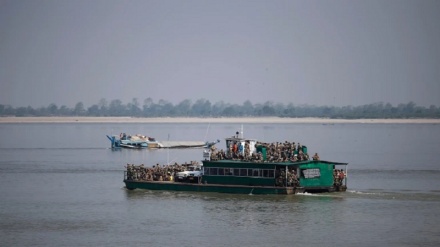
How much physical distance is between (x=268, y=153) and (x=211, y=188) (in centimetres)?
475

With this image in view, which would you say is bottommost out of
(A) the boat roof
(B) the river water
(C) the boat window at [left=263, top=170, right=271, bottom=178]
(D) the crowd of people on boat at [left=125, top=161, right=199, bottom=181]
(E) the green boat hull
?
(B) the river water

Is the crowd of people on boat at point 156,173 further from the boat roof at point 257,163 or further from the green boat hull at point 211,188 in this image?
the boat roof at point 257,163

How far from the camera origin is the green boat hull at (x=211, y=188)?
69062 millimetres

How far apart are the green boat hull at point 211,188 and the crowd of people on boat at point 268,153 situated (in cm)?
200

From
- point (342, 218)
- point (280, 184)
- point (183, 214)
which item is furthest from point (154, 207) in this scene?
point (342, 218)

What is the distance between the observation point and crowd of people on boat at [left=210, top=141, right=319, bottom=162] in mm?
70125

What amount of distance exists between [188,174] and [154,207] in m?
6.46

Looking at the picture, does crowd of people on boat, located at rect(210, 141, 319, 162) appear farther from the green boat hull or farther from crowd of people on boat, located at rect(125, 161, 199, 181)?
crowd of people on boat, located at rect(125, 161, 199, 181)

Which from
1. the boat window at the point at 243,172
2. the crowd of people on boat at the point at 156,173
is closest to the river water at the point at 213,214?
the crowd of people on boat at the point at 156,173

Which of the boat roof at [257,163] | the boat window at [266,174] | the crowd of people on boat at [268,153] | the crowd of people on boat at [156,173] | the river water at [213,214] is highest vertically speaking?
the crowd of people on boat at [268,153]

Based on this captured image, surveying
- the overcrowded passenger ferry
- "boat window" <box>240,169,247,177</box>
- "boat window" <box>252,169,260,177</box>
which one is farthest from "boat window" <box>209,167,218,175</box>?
"boat window" <box>252,169,260,177</box>

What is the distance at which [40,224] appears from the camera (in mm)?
61375

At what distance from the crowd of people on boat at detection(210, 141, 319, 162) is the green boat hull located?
6.56ft

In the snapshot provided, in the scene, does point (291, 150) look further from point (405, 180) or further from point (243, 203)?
point (405, 180)
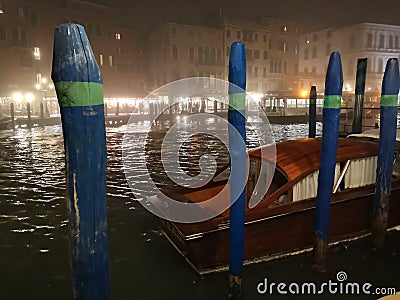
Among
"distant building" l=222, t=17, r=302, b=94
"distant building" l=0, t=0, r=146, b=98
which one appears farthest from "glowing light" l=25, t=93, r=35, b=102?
"distant building" l=222, t=17, r=302, b=94

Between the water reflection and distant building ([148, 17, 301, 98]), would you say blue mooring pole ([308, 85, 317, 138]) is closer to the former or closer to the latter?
the water reflection

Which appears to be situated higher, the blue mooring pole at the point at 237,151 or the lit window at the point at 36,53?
the lit window at the point at 36,53

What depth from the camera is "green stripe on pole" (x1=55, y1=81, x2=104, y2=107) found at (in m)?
2.05

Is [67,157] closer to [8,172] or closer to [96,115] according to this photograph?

--------------------------------------------------

Write out all of the lines above word for word, leaving out the pictures.

### RESULT OF THIS EXERCISE
How much physical distance is between (x=268, y=153) and (x=211, y=188) (in centimetres)?
475

With this image in view, which would you say is bottommost out of
(A) the boat roof
(B) the river water
(C) the boat window at [left=263, top=170, right=271, bottom=178]
(D) the crowd of people on boat at [left=125, top=161, right=199, bottom=181]
(E) the green boat hull
?
(B) the river water

Is the crowd of people on boat at point 156,173 further from the boat roof at point 257,163 or further from the green boat hull at point 211,188 in this image?
the boat roof at point 257,163

How far from the camera origin is the green boat hull at (x=211, y=188)?
69062 millimetres

How far apart are the green boat hull at point 211,188 and the crowd of people on boat at point 268,153 situated (in cm)?
200

From
- point (342, 218)
- point (280, 184)
- point (183, 214)
which item is furthest from point (154, 207) in this scene?
point (342, 218)

What is the distance between the observation point and crowd of people on boat at [left=210, top=141, right=319, bottom=162] in mm?
70125

What amount of distance exists between [188,174] and [154,207] in m?
6.46

Looking at the picture, does crowd of people on boat, located at rect(210, 141, 319, 162) appear farther from the green boat hull or farther from crowd of people on boat, located at rect(125, 161, 199, 181)?
crowd of people on boat, located at rect(125, 161, 199, 181)

Which from
1. the boat window at the point at 243,172
2. the crowd of people on boat at the point at 156,173
is closest to the river water at the point at 213,214?
the crowd of people on boat at the point at 156,173

Which of the boat roof at [257,163] | the boat window at [266,174] | the crowd of people on boat at [268,153] | the crowd of people on boat at [156,173] | the river water at [213,214] is highest vertically speaking?
the crowd of people on boat at [268,153]

Based on this captured image, surveying
- the overcrowded passenger ferry
- "boat window" <box>240,169,247,177</box>
- "boat window" <box>252,169,260,177</box>
which one is farthest from "boat window" <box>209,167,218,175</box>?
"boat window" <box>252,169,260,177</box>

What is the distance at which [40,224] appears from the camera (in mm)?
61375

At what distance from the crowd of people on boat at detection(210, 141, 319, 162) is the green boat hull located?
6.56ft

In the snapshot provided, in the scene, does point (291, 150) look further from point (405, 180) or further from point (243, 203)?
point (405, 180)
Among
"distant building" l=222, t=17, r=302, b=94
"distant building" l=0, t=0, r=146, b=98
which one appears farthest from "glowing light" l=25, t=93, r=35, b=102?
"distant building" l=222, t=17, r=302, b=94

Between the water reflection and distant building ([148, 17, 301, 98]), would you say blue mooring pole ([308, 85, 317, 138]) is closer to the former or closer to the latter?
the water reflection

Which appears to be situated higher, the blue mooring pole at the point at 237,151 or the lit window at the point at 36,53?
the lit window at the point at 36,53

What depth from the camera is "green stripe on pole" (x1=55, y1=81, x2=104, y2=107) found at (in m)?
2.05

Is [67,157] closer to [8,172] or closer to [96,115] according to this photograph?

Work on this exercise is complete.